I am here lurking, have been reading and listening, but no time to post.Will try to sort that tonight and respond to posts, I tried last night, fell asleep with laptop on me, sat upright!
Working, just about. mobility improved enough to crawl in with my crutch, and stand at my desk. Luckily it's literally by the door (DH drops me at a barrier, I walk around a corner, through a door to a lift, up 3 flights, then two security doors from the lift and about 10 steps to my desk, so hardly any walking) and I can get to the loo, make a drink without really passing people if I time it right (not that I do that, I get Ross to pick me up a super strong coffee from my fave cafe on route and that lasts me, i'll nuke it through the day, gross I know, but better than sludge coffee) and so I hardly had to move yesterday and no-one really noticed I don't think. I had two clients to see, and then it was obvious I couldn't move much but I just cracked on.

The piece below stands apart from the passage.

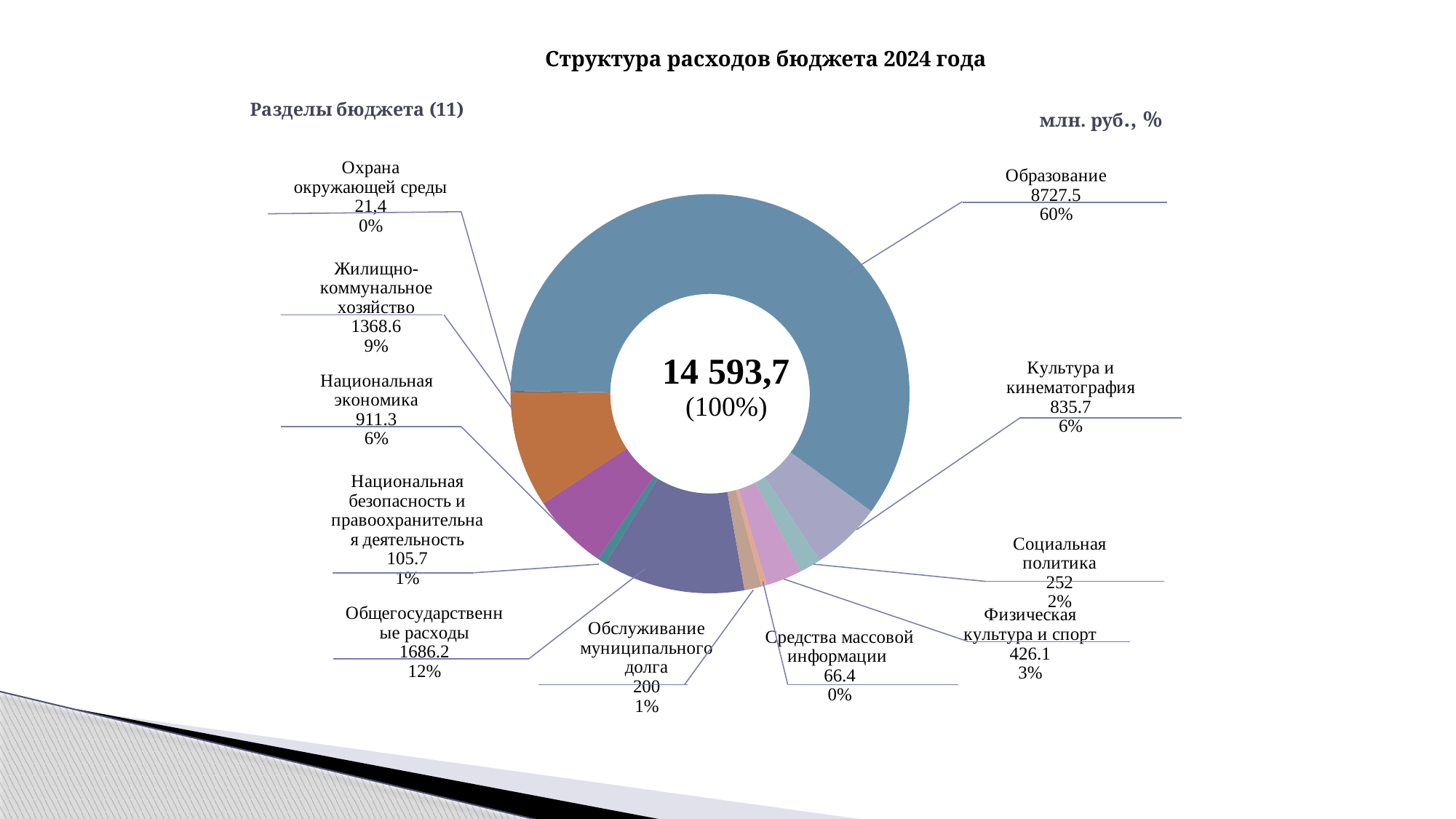
What is the title of the chart? Разделы бюджета (11) What is the value for Общегосударственные расходы? 1686.2 How many budget sections are shown in the chart? 11 What is the value for Жилищно-коммунальное хозяйство? 1368.6 Which budget section has the smallest value? Охрана окружающей среды What is the difference between Общегосударственные расходы and Жилищно-коммунальное хозяйство? 317.6 What type of chart is shown on the slide? Donut (pie) chart Which budget section has the largest value? Образование What is the value for Образование in the chart? 8727.5 What is the total value shown in the centre of the chart? 14 593,7 Which is larger: Национальная экономика or Культура и кинематография? Национальная экономика What share of the budget does Образование account for? 60%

However, last night, I painted a wall
I know, I know. I took a shit ton of painkillers, sugar soaped the walls ready to paint, and being ever impatient, used a hair dryer to dry a wall so i could paint it (not really a wall, a tiny slither of wall near the back door). I didn't stretch, or bend, I used the ladder and then sat on the floor to do the bottom bit. Suffering today, but fuck it, I love decorating! well, I don't really enjoy the boring prep stuff but the painting bit I do. This isn't decent colour, it's just base prep, but looks better already. It was lovely as the children were in bed, DH was out for the night, I had the kitchen to myself, and I just enjoyed working on making it ours. I hate that I can't do this stuff any more, it it weren't for my back I would be cutting in the ceiling, and all sorts, but I just did what I could and lowered my expectations of what I considered to be successful for me. I then had a cuppa in the kitchen that I cleared once I had finished, and looked at how it's gonna be next week. it's not kayaking, but it's something.
About to take lots of painkillers and go to work. Had a meeting that has been cancelled, so now can immerse myself into risk assessments and not speak to anyone. Pain is high, I have numb patches that I don't care to think of, but I can walk, unlike at the weekend and so I am ploughing on. 19th December is my goal, I can do that.
Oh. And my big boss has authorised my absence for surgery and recovery as paid disability leave, so it won't count towards my sick record. YEY.